Therefore, if the oil consumption is much greater under high airflow (not necessarily high load), the culprit is the turbo seals.

You can verify this by revving it up to 3000 rpm in the driveway. If it smokes badly, similar to the situation on the highway (actually should be worse because the vehicle is stationary), you found your issue.
I'm not at home at the moment (college) so I can't do this stuff in person but I got my dad to do the 3k-rpm stationary test and when he did it, He could NOT get a cloud of smoke out the back. The smoke while I was driving it on that trip seemed intermittant.... there would be a cloud for a few miles and then not as noticable for a little while. I couldn't find any pattern so I'm assuming it just was a difference in my speed or engine load that I didn't readily observe.

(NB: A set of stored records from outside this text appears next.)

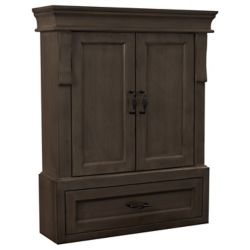 Foremost Armoire mural 26po Naples en noyer antique
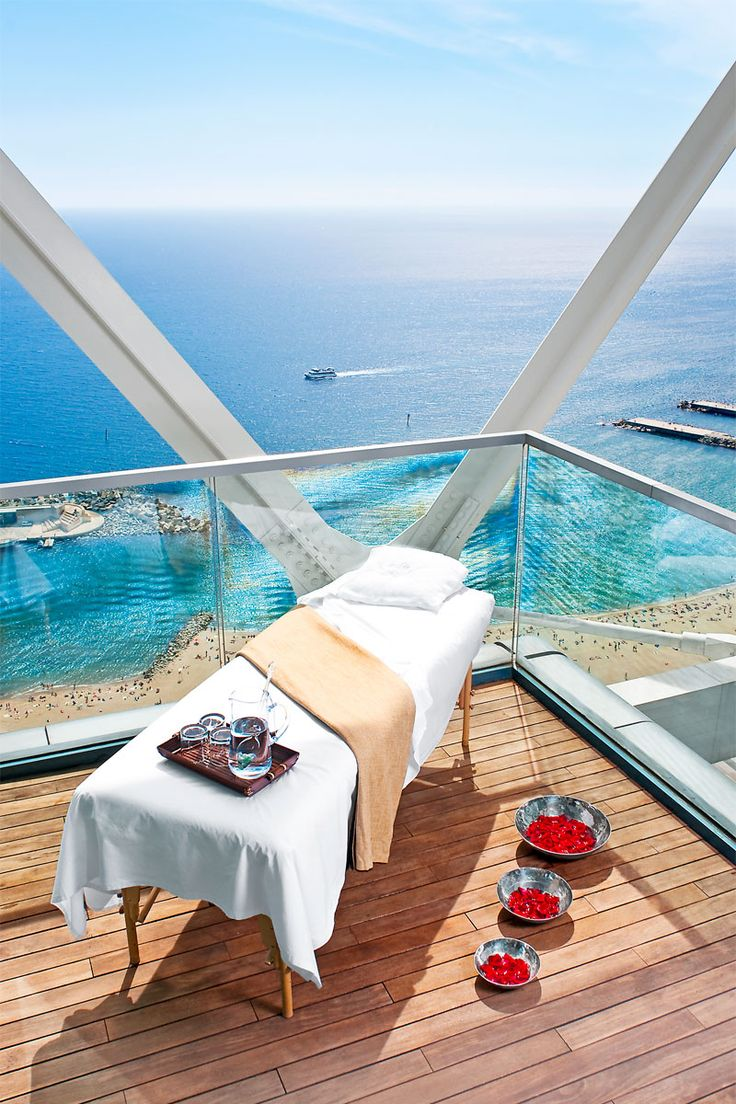 Hotel Arts Barcelona (Barcelona, Spain): who says beach lovers & urban explorers can't unite? perched on downtown Port Olímpic, Hotel Arts Barcelona combines best of both worlds; for panoramic Mediterranean vistas, hit Six Senses spa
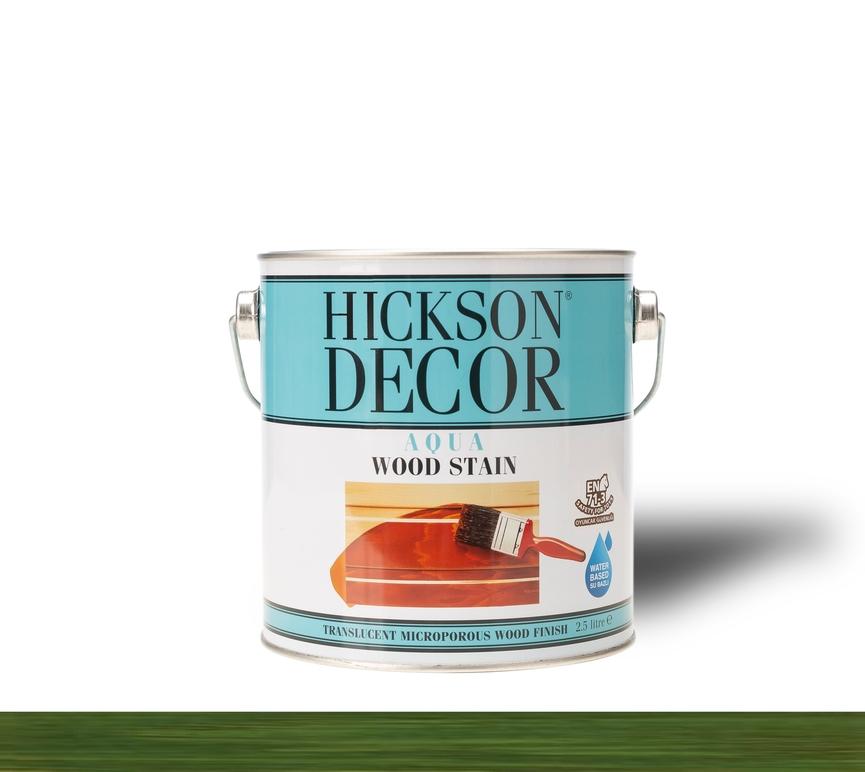 Hickson Decor Ultra Aqua Wood Stain Olive - Renkli Ahşap Vernik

In any case... we're still going to try to visually look down at the turbo and see if there's a puddle of oil in it the next chance we get, and I'm reading threads now on the oil separator. I'm wondering if perhaps the check valve at the bottom of the separation mechanism is plugged or stuck, and so the oil that normally would recirculate into the engine is instead burning.

Somebody in another thread mentioned that the vacuum pump could fail and let oil into the air cleaner that way. The air box IS oily, so I'm going to try to read up on that too.

I want to thank everybody for their patience in letting me ask questions about cars I can't do hands-on tests on except every few weekends and then report back and re-visit old issues when I'm finally dealing with them in person.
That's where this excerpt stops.